## Exercice court a
Renvoyez à l'identique toutes les lignes des enregistrements de partitions ci-dessous, en omettant les images.

## Texte à lire

-------

LE COUT DE LA DEFORESTATION

Texte original:
http://www.earthpolicy.org/Books/Seg/PB3ch05_ss2.htm

Lester R. Brown, traduit par Marc Zischka et Pierre-Yves Longaretti

Début décembre 2004, le Président philippin Gloria Macapagal Arroyo “ a donné l’ordre à l’armée de stopper par la force l’abattage forestier, après la mort de 340 personnes , provoquées par des inondations fulgurantes et des glissements de terrain liés à l’exploitation forestière illégale ”  selon des reportages d'information. Quinze ans plus tôt, en 1989, le gouvernement thaïlandais avait interdit les coupes forestières à l’échelle nationale, suite à des inondations violentes et des glissements de terrain ayant entraîné la mort de nombreuses personnes. Et en août 1998, après plusieurs semaines d'inondations records dans le bassin fluvial du Yang Tsé Kiang et une facture effarante de 30 milliards de dollars de dommages, le gouvernement chinois a lui aussi interdit toute coupe d'arbres dans le bassin supérieur de ce fleuve. Chacun de ces gouvernements a appris avec retard une coûteuse leçon, à savoir que les services fournis par des forêts, tels que la maîtrise des inondations, ont une valeur sociétale qui dépasse largement celle que l’on peut tirer de l’exploitation du bois.

-------

## Données fournies
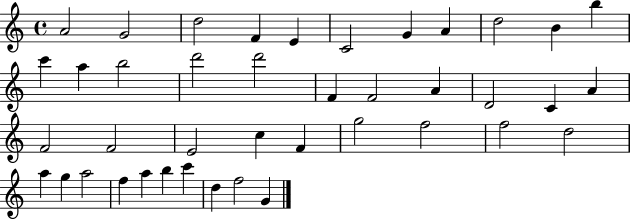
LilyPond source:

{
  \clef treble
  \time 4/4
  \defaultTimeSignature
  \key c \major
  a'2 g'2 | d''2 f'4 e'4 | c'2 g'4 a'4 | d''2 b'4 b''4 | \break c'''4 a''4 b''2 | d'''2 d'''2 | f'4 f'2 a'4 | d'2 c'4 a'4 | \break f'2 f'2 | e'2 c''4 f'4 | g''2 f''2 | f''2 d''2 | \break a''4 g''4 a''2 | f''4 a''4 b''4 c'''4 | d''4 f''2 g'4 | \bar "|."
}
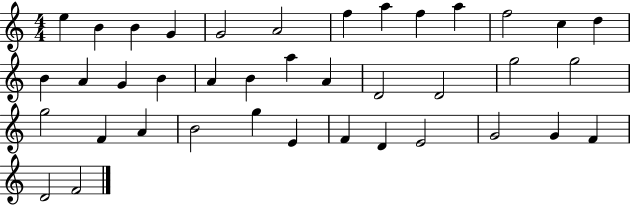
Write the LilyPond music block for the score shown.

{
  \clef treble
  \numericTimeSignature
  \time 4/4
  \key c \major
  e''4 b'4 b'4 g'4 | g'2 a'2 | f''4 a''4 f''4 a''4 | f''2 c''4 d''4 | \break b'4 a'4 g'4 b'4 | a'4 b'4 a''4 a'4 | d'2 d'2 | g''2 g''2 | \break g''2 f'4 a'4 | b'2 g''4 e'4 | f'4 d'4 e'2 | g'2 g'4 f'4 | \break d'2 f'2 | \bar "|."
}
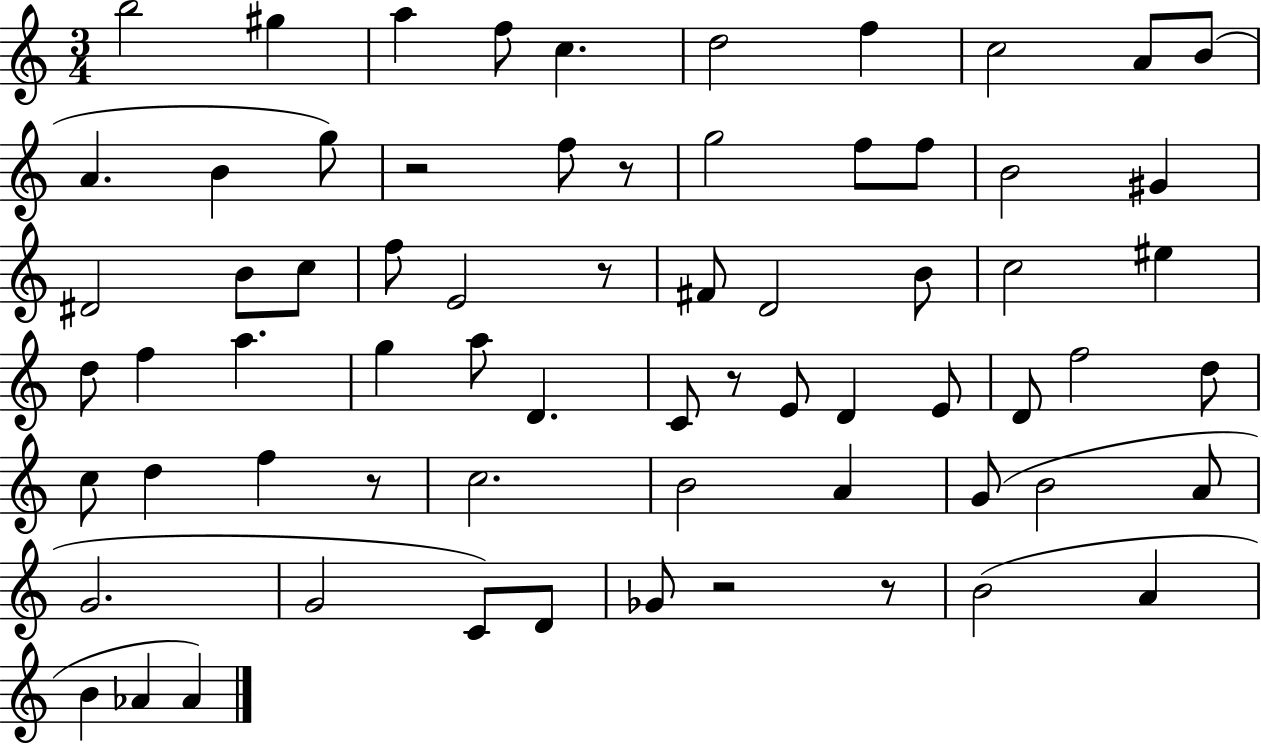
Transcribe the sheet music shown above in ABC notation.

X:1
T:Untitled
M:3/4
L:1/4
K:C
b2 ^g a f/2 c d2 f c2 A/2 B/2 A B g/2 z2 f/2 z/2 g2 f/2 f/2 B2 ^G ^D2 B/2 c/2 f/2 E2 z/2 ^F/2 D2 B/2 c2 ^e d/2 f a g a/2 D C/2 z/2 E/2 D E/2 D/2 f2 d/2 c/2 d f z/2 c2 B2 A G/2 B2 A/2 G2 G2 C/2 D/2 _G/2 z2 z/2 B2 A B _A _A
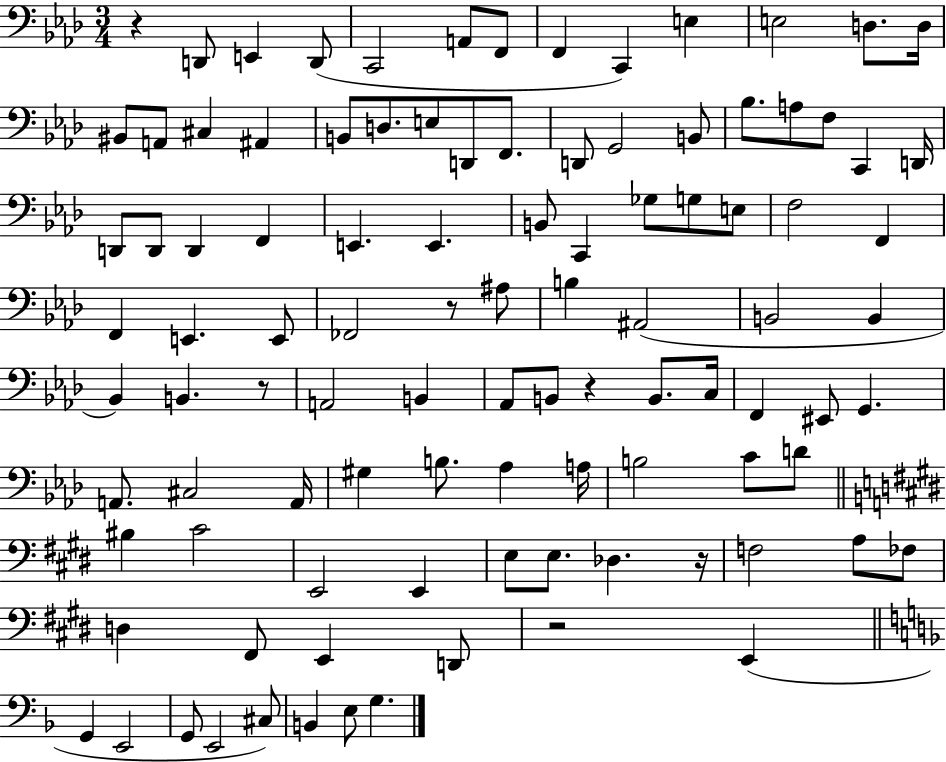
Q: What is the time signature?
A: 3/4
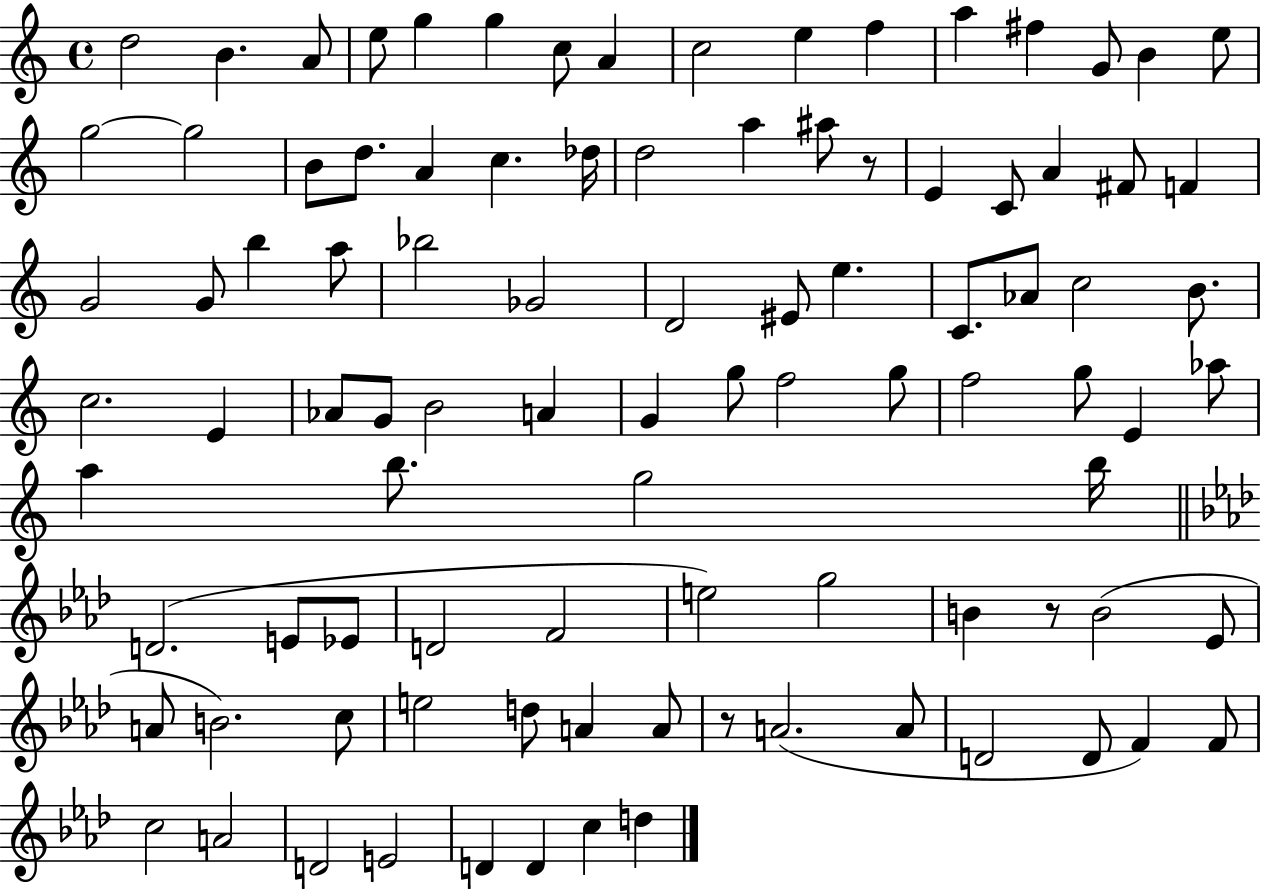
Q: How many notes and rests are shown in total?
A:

-------

## Exercice court b
D'après le texte sur la déforestation, indiquez s'il vous plaît en quelle année le gouvernement thaïlandais a interdit les coupes forestières à l'échelle nationale.

## Réponse complète a
LilyPond source:

{
  \clef treble
  \time 4/4
  \defaultTimeSignature
  \key c \major
  a'2 g'2 | d''2 f'4 e'4 | c'2 g'4 a'4 | d''2 b'4 b''4 | \break c'''4 a''4 b''2 | d'''2 d'''2 | f'4 f'2 a'4 | d'2 c'4 a'4 | \break f'2 f'2 | e'2 c''4 f'4 | g''2 f''2 | f''2 d''2 | \break a''4 g''4 a''2 | f''4 a''4 b''4 c'''4 | d''4 f''2 g'4 | \bar "|."
}
Write the LilyPond music block for the score shown.

{
  \clef treble
  \numericTimeSignature
  \time 4/4
  \key c \major
  e''4 b'4 b'4 g'4 | g'2 a'2 | f''4 a''4 f''4 a''4 | f''2 c''4 d''4 | \break b'4 a'4 g'4 b'4 | a'4 b'4 a''4 a'4 | d'2 d'2 | g''2 g''2 | \break g''2 f'4 a'4 | b'2 g''4 e'4 | f'4 d'4 e'2 | g'2 g'4 f'4 | \break d'2 f'2 | \bar "|."
}
Transcribe the sheet music shown above in ABC notation.

X:1
T:Untitled
M:3/4
L:1/4
K:C
b2 ^g a f/2 c d2 f c2 A/2 B/2 A B g/2 z2 f/2 z/2 g2 f/2 f/2 B2 ^G ^D2 B/2 c/2 f/2 E2 z/2 ^F/2 D2 B/2 c2 ^e d/2 f a g a/2 D C/2 z/2 E/2 D E/2 D/2 f2 d/2 c/2 d f z/2 c2 B2 A G/2 B2 A/2 G2 G2 C/2 D/2 _G/2 z2 z/2 B2 A B _A _A
Q: What is the time signature?
A: 3/4
Q: How many notes and rests are shown in total?
A:

## Réponse complète b
En 1989.